++++ Records shown
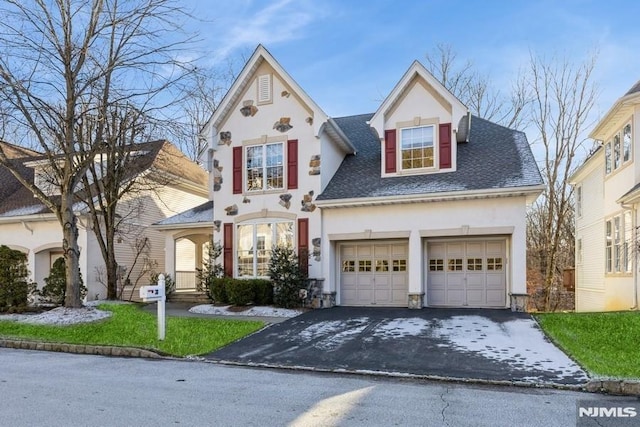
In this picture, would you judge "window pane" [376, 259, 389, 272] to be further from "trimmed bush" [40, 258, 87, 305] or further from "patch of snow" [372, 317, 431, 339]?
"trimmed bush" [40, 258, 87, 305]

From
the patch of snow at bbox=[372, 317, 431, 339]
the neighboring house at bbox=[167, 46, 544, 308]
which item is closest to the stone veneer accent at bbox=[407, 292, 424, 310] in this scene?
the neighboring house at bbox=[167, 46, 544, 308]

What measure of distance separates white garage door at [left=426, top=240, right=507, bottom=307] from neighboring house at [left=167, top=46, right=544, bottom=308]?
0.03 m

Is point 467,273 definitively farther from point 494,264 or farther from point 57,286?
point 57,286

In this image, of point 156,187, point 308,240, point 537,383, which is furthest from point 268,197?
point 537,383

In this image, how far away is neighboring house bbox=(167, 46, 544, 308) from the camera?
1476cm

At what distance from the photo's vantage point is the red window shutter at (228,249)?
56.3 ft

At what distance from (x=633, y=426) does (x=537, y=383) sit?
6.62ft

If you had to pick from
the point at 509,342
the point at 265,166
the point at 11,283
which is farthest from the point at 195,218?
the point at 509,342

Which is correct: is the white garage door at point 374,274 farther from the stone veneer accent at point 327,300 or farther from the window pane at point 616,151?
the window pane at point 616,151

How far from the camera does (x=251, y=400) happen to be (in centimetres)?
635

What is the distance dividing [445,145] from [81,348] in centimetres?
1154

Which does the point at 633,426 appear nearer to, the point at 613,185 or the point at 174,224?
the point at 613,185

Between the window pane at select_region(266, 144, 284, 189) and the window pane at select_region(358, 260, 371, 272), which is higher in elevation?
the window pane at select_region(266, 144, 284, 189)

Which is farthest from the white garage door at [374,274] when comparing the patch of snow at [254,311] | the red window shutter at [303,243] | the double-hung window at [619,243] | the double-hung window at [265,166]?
++++++++
++++ Records shown
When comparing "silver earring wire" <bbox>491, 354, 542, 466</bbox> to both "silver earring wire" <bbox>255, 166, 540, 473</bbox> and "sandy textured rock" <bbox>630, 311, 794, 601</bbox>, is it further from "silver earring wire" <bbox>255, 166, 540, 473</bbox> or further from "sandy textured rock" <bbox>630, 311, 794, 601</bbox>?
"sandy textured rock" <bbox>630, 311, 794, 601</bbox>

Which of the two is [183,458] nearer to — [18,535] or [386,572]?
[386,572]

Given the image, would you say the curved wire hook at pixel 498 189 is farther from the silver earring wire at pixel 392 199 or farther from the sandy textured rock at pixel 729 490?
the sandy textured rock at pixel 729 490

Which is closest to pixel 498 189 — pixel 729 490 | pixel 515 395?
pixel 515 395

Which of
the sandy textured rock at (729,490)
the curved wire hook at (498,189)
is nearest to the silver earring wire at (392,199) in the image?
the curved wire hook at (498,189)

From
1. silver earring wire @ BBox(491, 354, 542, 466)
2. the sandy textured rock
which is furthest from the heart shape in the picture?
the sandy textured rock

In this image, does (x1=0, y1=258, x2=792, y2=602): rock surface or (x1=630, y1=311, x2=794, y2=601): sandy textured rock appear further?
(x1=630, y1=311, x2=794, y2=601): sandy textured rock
++++++++
● Given instruction: Copy out the rows above verbatim, from the line with "In this picture, would" to the line with "Which is farthest from the white", including both of those lines.

● Correct result:
In this picture, would you judge "window pane" [376, 259, 389, 272] to be further from "trimmed bush" [40, 258, 87, 305] or further from "patch of snow" [372, 317, 431, 339]?
"trimmed bush" [40, 258, 87, 305]

From
the patch of snow at bbox=[372, 317, 431, 339]
the neighboring house at bbox=[167, 46, 544, 308]
which item is closest to the stone veneer accent at bbox=[407, 292, 424, 310] in this scene?
the neighboring house at bbox=[167, 46, 544, 308]

What measure of distance separates white garage door at [left=426, top=240, right=507, bottom=307] from neighboring house at [left=167, top=46, right=544, bottom=308]?
0.03 m

Is point 467,273 definitively farther from point 494,264 or farther from point 57,286?
point 57,286

In this image, of point 156,187, point 308,240, point 537,383, which is furthest from point 268,197?
point 537,383

In this image, how far away is neighboring house bbox=(167, 46, 544, 308) from the camera?
1476cm

At what distance from the photo's vantage point is the red window shutter at (228,249)?
56.3 ft

At what distance from (x=633, y=426) does (x=537, y=383) sit?
6.62ft

If you had to pick from
the point at 509,342
the point at 265,166
the point at 11,283
which is farthest from the point at 195,218?
the point at 509,342

Which is correct: is the white garage door at point 374,274 farther from the stone veneer accent at point 327,300 or farther from the window pane at point 616,151?
the window pane at point 616,151

How far from the camera does (x=251, y=400) happen to be (in centimetres)?
635

What is the distance dividing [445,145] from [81,348] in centimetres?
1154

Which does the point at 633,426 appear nearer to, the point at 613,185 or the point at 174,224?
the point at 613,185

Between the window pane at select_region(266, 144, 284, 189) and the window pane at select_region(358, 260, 371, 272), which is higher in elevation?
the window pane at select_region(266, 144, 284, 189)

Which is farthest from the white garage door at [374,274] when comparing the patch of snow at [254,311] | the red window shutter at [303,243] | the double-hung window at [619,243] | the double-hung window at [265,166]?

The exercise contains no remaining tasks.